Manfaat IWRM: Dari Ekologi hingga Politik
IWRM tidak hanya menjaga udara, namun juga berdampak luas:
Kritik dan Refleksi: Apakah IWRM Selalu Efektif?
bahwa IWRMManual ini cukup realistis dalam mengakui bahwa IWRM bukan resep tunggal untuk semua lokasi . Tantangan implementasi antara lain:
Namun, pendekatan IWRM tetap relevan karena fleksibel. Hal ini dapat disesuaikan dengan konteks lokal, bersifat adaptif, dan mendukung tujuan pembangunan berkelanjutan (SDGs).

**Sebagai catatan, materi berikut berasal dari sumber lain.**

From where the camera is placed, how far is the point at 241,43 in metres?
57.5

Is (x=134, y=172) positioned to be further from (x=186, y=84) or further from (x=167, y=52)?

Kesimpulan: IWRM sebagai Arah Masa Depan Pengelolaan Air
Manual ini menyajikan panduan praktis dan konsep yang kuat untuk membangun sistem pengelolaan air yang adil, efisien, dan lestari. Dalam menghadapi krisis udara global, IWRM menawarkan cara untuk:
Sumber Referensi:
Air StockholmInstitut Air Internasional Stockholm. (2020). Prinsip dan Praktik Pengelolaan Sumber Daya Air Terpadu – Manual 1 SIWI.T. SIWI.